TEXT —
[Start]
In francophone areas, banlieues () are the "outskirts" of a city: the zone around a city that is under the city's rule.
Banlieues are translated as "suburbs", as these are also residential areas on the outer edge of a city, but the connotations of the term "banlieue" in France can be different than those in the United States and on occasion other English speaking countries. The "suburbs" in the United States are generally associated with low population density, detached or semi-detached housing and middle and upper class inhabitants. On the other hand, in France banlieues are more frequently areas of low-income apartments and social housing. Thus, the equivalent of banlieues in the United States would be "the projects". In the UK, the equivalent would be a "council estate". The term itself comes from the two French words ban and lieue ("league", roughly four kilometers). The old French term for suburb was faubourg.
Banlieues do include single-family home neighborhoods known as quartiers pavillonnaires. And just like the city-center or the city at the core of an urban area, banlieues may be rich, middle-class or poor; Versailles, Le Vésinet, Orsay and Neuilly-sur-Seine are affluent banlieues of Paris, while Clichy-sous-Bois is a poor one.
Violent clashes between hundreds of youths and French police in the Paris banlieue of Clichy-sous-Bois began on 27 October 2005 and continued for more than seventeen nights. The 2005 Paris suburb riots were triggered by the deaths of two teenagers who were, allegedly, attempting to hide from police in an electrical substation and were electrocuted.
[End]
DATASET EXCERPTS —
[Start]
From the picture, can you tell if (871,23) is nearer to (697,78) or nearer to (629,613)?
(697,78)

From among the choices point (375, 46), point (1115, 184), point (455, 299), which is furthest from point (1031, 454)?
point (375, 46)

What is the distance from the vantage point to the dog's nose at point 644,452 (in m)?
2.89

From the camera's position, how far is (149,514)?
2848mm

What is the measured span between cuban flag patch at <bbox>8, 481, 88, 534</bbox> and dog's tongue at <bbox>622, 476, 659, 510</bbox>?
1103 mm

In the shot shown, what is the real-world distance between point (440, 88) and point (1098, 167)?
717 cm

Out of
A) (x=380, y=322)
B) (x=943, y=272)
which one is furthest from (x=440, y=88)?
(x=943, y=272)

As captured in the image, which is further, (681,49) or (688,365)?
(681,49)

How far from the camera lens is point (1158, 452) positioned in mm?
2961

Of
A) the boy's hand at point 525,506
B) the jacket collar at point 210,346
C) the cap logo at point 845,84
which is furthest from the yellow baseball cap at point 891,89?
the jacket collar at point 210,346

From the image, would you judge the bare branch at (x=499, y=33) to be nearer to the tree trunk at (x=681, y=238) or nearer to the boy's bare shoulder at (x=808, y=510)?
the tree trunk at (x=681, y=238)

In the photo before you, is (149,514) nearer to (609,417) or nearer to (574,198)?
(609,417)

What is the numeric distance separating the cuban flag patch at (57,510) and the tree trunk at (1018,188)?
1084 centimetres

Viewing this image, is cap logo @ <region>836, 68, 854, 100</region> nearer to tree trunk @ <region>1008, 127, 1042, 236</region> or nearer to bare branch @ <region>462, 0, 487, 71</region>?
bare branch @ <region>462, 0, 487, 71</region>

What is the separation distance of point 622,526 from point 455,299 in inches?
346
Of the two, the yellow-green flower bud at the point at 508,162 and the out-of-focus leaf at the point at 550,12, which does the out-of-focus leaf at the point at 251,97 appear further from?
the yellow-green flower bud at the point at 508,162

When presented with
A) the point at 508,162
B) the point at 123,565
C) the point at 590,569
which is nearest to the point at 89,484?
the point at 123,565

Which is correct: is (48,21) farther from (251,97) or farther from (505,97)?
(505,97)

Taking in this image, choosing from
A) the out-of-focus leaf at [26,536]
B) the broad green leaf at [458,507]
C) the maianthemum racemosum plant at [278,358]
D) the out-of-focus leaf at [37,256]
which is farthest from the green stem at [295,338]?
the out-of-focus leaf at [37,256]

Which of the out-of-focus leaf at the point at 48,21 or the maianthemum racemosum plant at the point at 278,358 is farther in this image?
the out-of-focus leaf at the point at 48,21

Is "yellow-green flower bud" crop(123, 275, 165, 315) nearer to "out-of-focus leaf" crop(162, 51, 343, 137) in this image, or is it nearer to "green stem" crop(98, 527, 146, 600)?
[End]
WORK REQUIRED —
Please take the text on French banlieues further, starting after its last sentence and leaving the lines aside.

FINAL RESULT —
In the summer of 1981, dramatic events involving young Franco-Maghrebis brought about many different reactions from the French Public. Within the Banlieues, events called rodeos would occur, where young "banlieusards" would steal cars and perform stunts as well as race them. Then, before the police could catch them, they would abandon the cars and set them on fire. During July and August 1981 around 250 cars were vandalized. Shortly after this incident, grass roots groups began to demonstrate in public in 1983-1984 to publicise the problems of the Beurs and immigrants in France. In doing so, Arabs, specifically Algerians, Moroccans, Tunisians, and Berbers, in France began to develop a stronger identity unified by the problems that have been imposed on them economically and politically. The banlieue became a unifying point to the marginalized immigrants of France, despite the fact that there are various identities that constitute these individual groups. "We don't consider ourselves completely French...Our parents were Arabs...We were born in France (and only visited Algeria a few times)...So what are we? French? Arab? In the eyes of the French we are Arabs...but when we visit Algeria some people call us immigrants and say we've rejected our culture. We've even had stones thrown at us." Overall the displacement of identities that Franco Maghrebi's feel becomes a unifying factor in French society and assimilation is particularly difficult because of their placement in the banlieue, and the French's refusal to assimilate due to the violence portrayed at events such as in the summer of 1981.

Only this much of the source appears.